### Ejercicio escrito
Empieza en la fila que contiene "What is the approximate" y sigue hasta el final de las filas. Vuelve a escribirlas renombrando "jersey" como "shirt" y sin cambiar nada más.

::::

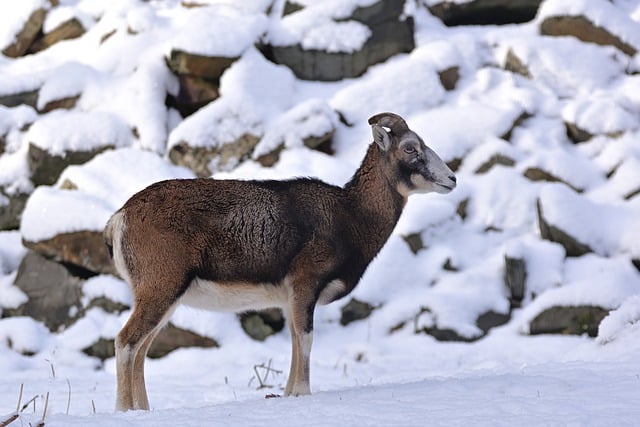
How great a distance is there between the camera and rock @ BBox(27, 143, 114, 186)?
42.7 feet

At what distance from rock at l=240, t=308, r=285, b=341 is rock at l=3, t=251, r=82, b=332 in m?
2.25

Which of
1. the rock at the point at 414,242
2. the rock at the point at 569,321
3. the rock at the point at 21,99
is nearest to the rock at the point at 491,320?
the rock at the point at 569,321

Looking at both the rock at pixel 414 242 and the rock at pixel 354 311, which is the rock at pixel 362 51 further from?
the rock at pixel 354 311

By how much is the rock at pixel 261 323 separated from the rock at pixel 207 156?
2865 mm

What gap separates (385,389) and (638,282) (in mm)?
5920

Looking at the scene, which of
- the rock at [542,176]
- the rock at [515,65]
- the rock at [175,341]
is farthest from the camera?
the rock at [515,65]

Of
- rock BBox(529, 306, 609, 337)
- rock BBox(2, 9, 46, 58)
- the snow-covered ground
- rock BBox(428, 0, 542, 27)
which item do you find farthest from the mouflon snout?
rock BBox(2, 9, 46, 58)

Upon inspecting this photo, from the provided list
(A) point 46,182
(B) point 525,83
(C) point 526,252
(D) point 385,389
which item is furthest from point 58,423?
(B) point 525,83

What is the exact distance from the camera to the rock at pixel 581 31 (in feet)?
49.5

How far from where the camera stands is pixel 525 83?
14.7 m

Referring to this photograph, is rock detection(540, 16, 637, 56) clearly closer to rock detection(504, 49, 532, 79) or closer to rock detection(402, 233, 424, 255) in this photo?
rock detection(504, 49, 532, 79)

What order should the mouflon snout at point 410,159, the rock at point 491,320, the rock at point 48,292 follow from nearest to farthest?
the mouflon snout at point 410,159 < the rock at point 491,320 < the rock at point 48,292

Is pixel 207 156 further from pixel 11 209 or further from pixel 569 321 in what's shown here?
pixel 569 321

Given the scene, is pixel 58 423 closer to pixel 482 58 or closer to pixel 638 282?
pixel 638 282
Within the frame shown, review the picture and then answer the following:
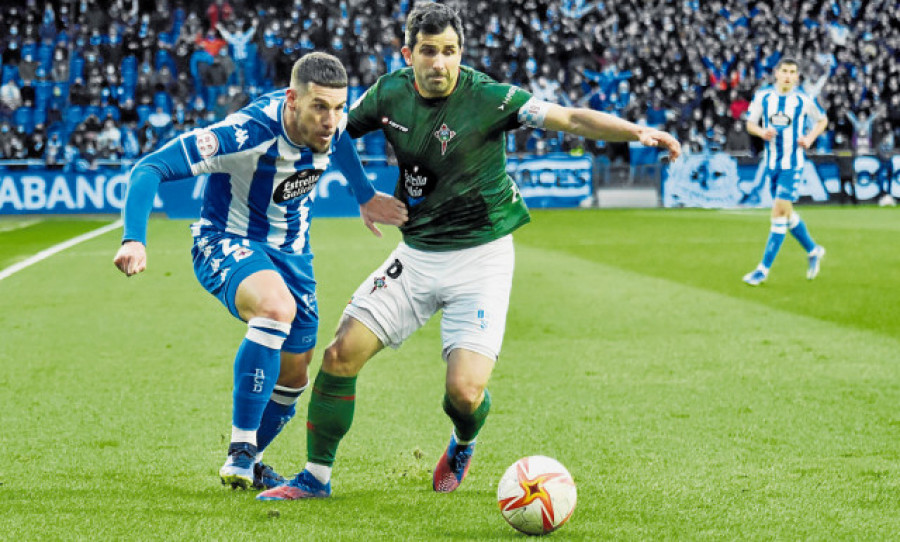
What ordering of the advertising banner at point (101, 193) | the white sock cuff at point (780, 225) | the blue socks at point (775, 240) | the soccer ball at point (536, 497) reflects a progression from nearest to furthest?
the soccer ball at point (536, 497)
the blue socks at point (775, 240)
the white sock cuff at point (780, 225)
the advertising banner at point (101, 193)

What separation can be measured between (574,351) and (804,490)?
152 inches

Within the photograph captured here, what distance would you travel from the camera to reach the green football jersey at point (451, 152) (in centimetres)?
484

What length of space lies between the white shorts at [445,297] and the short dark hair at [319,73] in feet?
2.89

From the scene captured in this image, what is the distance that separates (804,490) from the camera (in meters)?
4.66

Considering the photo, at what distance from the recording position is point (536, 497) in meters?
4.08

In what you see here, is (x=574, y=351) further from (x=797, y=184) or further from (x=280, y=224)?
(x=797, y=184)

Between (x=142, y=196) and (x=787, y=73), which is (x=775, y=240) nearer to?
(x=787, y=73)

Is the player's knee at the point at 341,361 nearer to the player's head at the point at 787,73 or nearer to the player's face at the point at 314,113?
the player's face at the point at 314,113

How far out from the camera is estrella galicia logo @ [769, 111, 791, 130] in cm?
1316

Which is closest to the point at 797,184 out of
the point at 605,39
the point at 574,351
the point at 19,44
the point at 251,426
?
the point at 574,351

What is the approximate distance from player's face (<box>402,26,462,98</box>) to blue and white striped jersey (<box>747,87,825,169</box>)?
9216 mm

::::

### Respuesta al ejercicio
What is the approximate distance from player's face (<box>402,26,462,98</box>) to blue and white striped shirt (<box>747,87,825,169</box>)?
9216 mm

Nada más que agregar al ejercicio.